Enfin, après deux ans et demi de massacres, de ravages, d’incendies, de crimes et de malheurs de toute espèce, l’assemblée de factieux et de révoltés, connue sous le nom d’Assemblée Nationale, vient d’achever ce qu’elle nomme la Constitution Françoise, que les trois-quarts des François répètent sans s’entendre, croyant désigner une forme de gouvernement supérieure à toutes les autres, qui doit faire la gloire du Royaume et le bonheur du Peuple, et qui n’est aux yeux de la raison, qu’un assemblage dégoûtant de conceptions factieuses, d’inventions absurdes de décrets dictés par la révolte, l’ignorance, la cupidité, l’orgueil et l’impiété, monument éternel et hideux de la folie et de la perversité humaine.

C’est dans ce court délai de deux années, que sous le nom de révolution, la plus horrible conjuration dont l’Histoire du monde fasse mention, produit plus de crimes et de maux, que dix siècles de barbarie ; c’est aux yeux de l’Europe armée, qu’une horde de vils scélérats, détrône un Monarque vertueux, modèle de bienfaisance, attaque impunément tous les Souverains, et soulève leurs Peuples contre eux. Appellé par son Souverain, pour l’aider à réparer le désordre des Finances, cette infernale Assemblée arbore l’étendart de la rébellion, détruit la Monarchie, anéantit la Religion, renverse les Autels, ravage et pille les Provinces, attaque et envahit toutes les propriétés, éguise mille poignards contre son Roi et son auguste Famille, fait égorger cent mille Citoyens, dévoue à la persécution et aux supplices tous ceux qui gémissent sur tant de forfaits, ou qui restent fidèles à leur Roi, se maintient dans cette effroyable puissance, par les moyens d’un million d’assassins armés, nommés amis de la Constitution, et rassasiés de sang et de pillage, se retire sans obstacle et sans responsabilité, au milieu des imprécations et des cris agonisans de tous les malheureux qu’elle a fait, chargée de l’anathême de tous les honnêtes gens laissant le Royaume aux abois, et tous les bons François dans le désespoir.

Tel est l’effrayant tableau de la conduite de l’Assemblée dite Nationale, qu’un Peuple séduit et trompé, n’avoit pensé à examiner jusqu’ici. Bercé de vaines espérances, égaré par les chimères de liberté et d’égalité, il commence à s’appercevoir qu’il n’a été que l’instrument dont se sont servis les factieux pour satisfaire toutes leurs passions, et que sous le prétexte de faire le bien du peuple, ils n’ont évidemment travaillé que pour leur intérêt. Jusques-là, les bons esprits subjugués, les honnêtes-gens intimidés, les Provinces consternées n’avoient osé adresser à ce Peuple le langage de l’honneur et du devoir ; on l’auroit fait vainement, en réclamant, en protestant contre ces œuvres de ténèbres, qui couvroient la France de deuil et de sang.

Détails de la tâche: Dans l'extrait sur l'Assemblée nationale, traduisez en anglais la phrase « Tel est l’effrayant tableau de la conduite de l’Assemblée dite Nationale, qu’un Peuple séduit et trompé, n’avoit pensé à examiner jusqu’ici. »

Jeu de données:
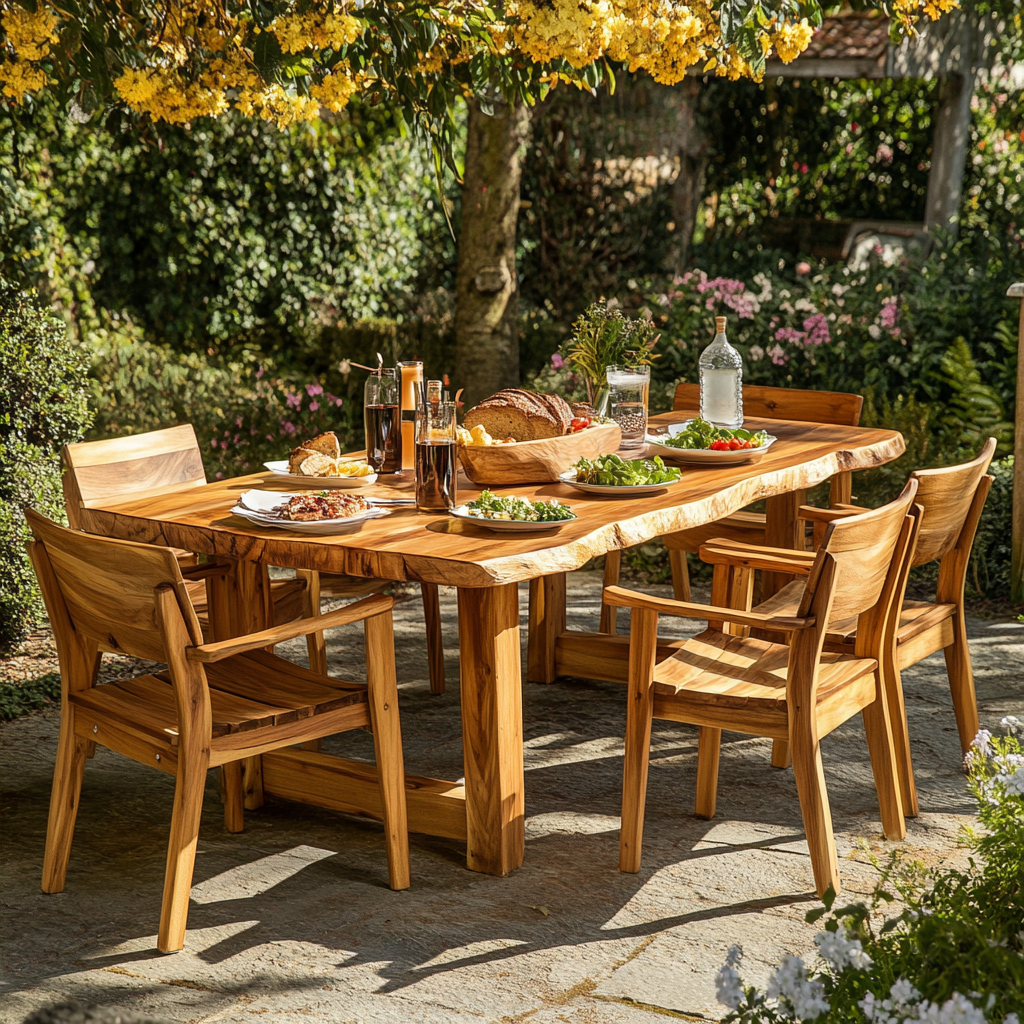 Garden Table and Chair Set Handmade Decor Garden Gift SINLDT014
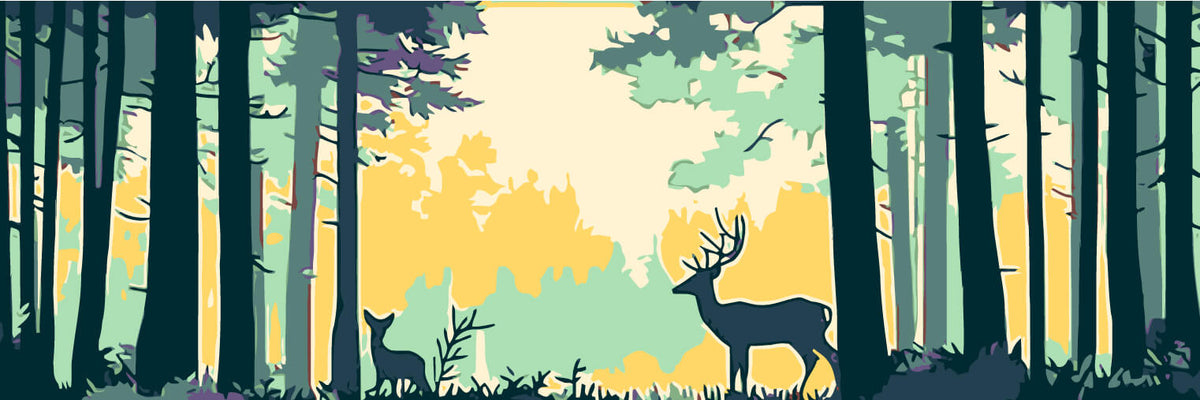 Painting by Numbers Wild in The forest- 3-Panel (Triptych)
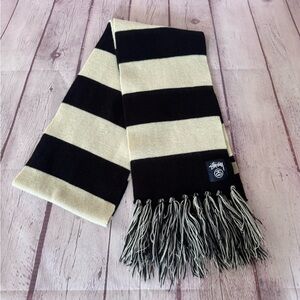 Stüssy Cream & Black Striped Knit Fringe Scarf
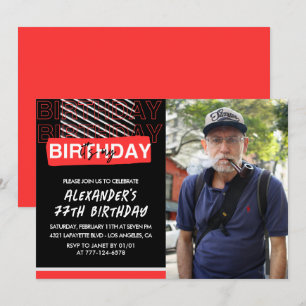  Black Red Photo 77th birthday invitations Men 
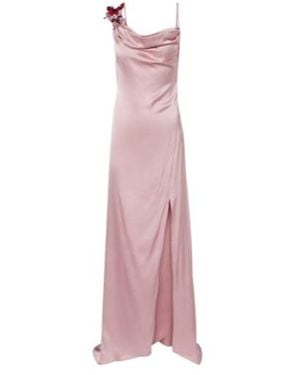 Blumarine Satin Appliqué Dress - Pink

Réponse: Such is the frightful picture of the conduct of the so-called National Assembly, which a seduced and deceived People had not thought to examine until now.